There’s something about building from scratch that exercises a different muscle. You have to make decisions. You have to live with them. You encounter gaps in your own knowledge directly rather than mediated through someone else’s pull request.

I don’t know if this scales indefinitely. There will probably be a point where even personal project time is hard to defend. But right now it feels like an important part of maintaining the technical credibility that makes the management job work.

Architecture involvement without being in the way

One thing I’ve tried to be careful about: staying involved in architecture without becoming a bottleneck or a shadow implementer who can’t let go.

The distinction I’ve been working on is between setting direction and owning decisions. I think the manager’s job is to be clear about what problems matter and what constraints are real (performance, maintainability, team velocity). The specific design choices, how to structure the data model, which library to use, how to handle the edge cases, those should belong to the engineer who has to build it and live with it.

When I have an opinion about the specific design (which I often do), I’ve been trying to frame it as a question or concern rather than a direction. “What happens when we need to add multi-org support?” versus “you should use a join table here.” The first opens a conversation. The second makes the engineer feel like they’re implementing my idea rather than solving the problem.

I’m not consistent about this. Sometimes I default to telling rather than asking, especially when I have strong conviction. It’s a habit I’m still building.

The line between contributing and blocking

This is the part I think about most.

Staying technical is valuable right until it becomes control disguised as contribution.
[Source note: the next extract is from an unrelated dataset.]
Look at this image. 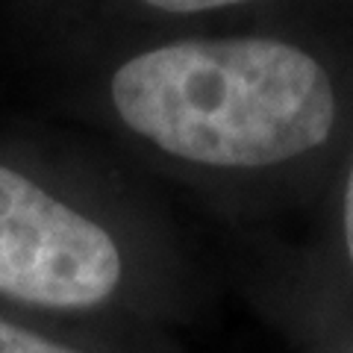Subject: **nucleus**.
<instances>
[{"instance_id":"3","label":"nucleus","mask_w":353,"mask_h":353,"mask_svg":"<svg viewBox=\"0 0 353 353\" xmlns=\"http://www.w3.org/2000/svg\"><path fill=\"white\" fill-rule=\"evenodd\" d=\"M0 353H77L50 339H41L24 327H15L0 318Z\"/></svg>"},{"instance_id":"1","label":"nucleus","mask_w":353,"mask_h":353,"mask_svg":"<svg viewBox=\"0 0 353 353\" xmlns=\"http://www.w3.org/2000/svg\"><path fill=\"white\" fill-rule=\"evenodd\" d=\"M118 115L165 153L262 168L324 145L336 121L327 71L277 39L176 41L124 62Z\"/></svg>"},{"instance_id":"2","label":"nucleus","mask_w":353,"mask_h":353,"mask_svg":"<svg viewBox=\"0 0 353 353\" xmlns=\"http://www.w3.org/2000/svg\"><path fill=\"white\" fill-rule=\"evenodd\" d=\"M118 283L112 236L0 165V294L50 309H92Z\"/></svg>"},{"instance_id":"4","label":"nucleus","mask_w":353,"mask_h":353,"mask_svg":"<svg viewBox=\"0 0 353 353\" xmlns=\"http://www.w3.org/2000/svg\"><path fill=\"white\" fill-rule=\"evenodd\" d=\"M145 3L165 9V12H203V9L233 6V3H245V0H145Z\"/></svg>"},{"instance_id":"5","label":"nucleus","mask_w":353,"mask_h":353,"mask_svg":"<svg viewBox=\"0 0 353 353\" xmlns=\"http://www.w3.org/2000/svg\"><path fill=\"white\" fill-rule=\"evenodd\" d=\"M345 239H347V253L353 262V171H350L347 194H345Z\"/></svg>"}]
</instances>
If I’m constantly pulling the interesting work toward myself, overriding engineers in design discussions, or making myself the path through which too many decisions flow, I’m not helping the team, I’m creating dependency and probably frustrating good engineers who have better context than I do.

The goal I’ve been trying to hold: stay technically present without becoming the bottleneck. Be in the room, contribute real perspective, but leave the ownership with the person who has to ship it.

That’s harder than it sounds on the days when I have a clear opinion and the team is moving toward something I think is wrong. The right move is usually to make the concern explicit and then trust the team to address it, not to take the decision back.

What I’m genuinely uncertain about

Three months in, there are things I’m still genuinely unsure about.

I don’t know how much technical depth a manager at my level needs to maintain to do the job well five years from now. The honest version: the industry doesn’t agree on this. Some of the managers I’ve most respected have stayed very technical. Others have drifted and still made great calls. The mechanism isn’t as clear to me as I’d like.

I’m not sure I’ve found the right balance yet. Three months isn’t long enough to know if the current approach works, it might be that I’m still running on IC-phase momentum, and the real test comes when that burns down.

And I don’t fully know yet what the team needs from this role. I have a working theory, but it’s still a theory.

What staying technical actually means to me right now

I’ve been trying to define it more precisely, because the phrase is vague enough to justify almost anything.

My current working definition: staying technical means being able to walk into any architecture conversation on the team and have a credible opinion, not because I’ve memorized the codebase, but because I’ve kept the mental models current. I understand the tradeoffs. I can follow the debate and contribute something real.

That’s different from being able to implement things quickly, which I’m already less good at than I was six months ago. And it’s different from having approval over technical decisions, which I’m consciously trying not to need.

It’s the ability to stay in the room as a technical peer rather than just as the person who owns the headcount.

Whether I can hold onto that as the role scales and the calendar keeps filling, I genuinely don’t know yet. But it’s the thing I’m trying to protect.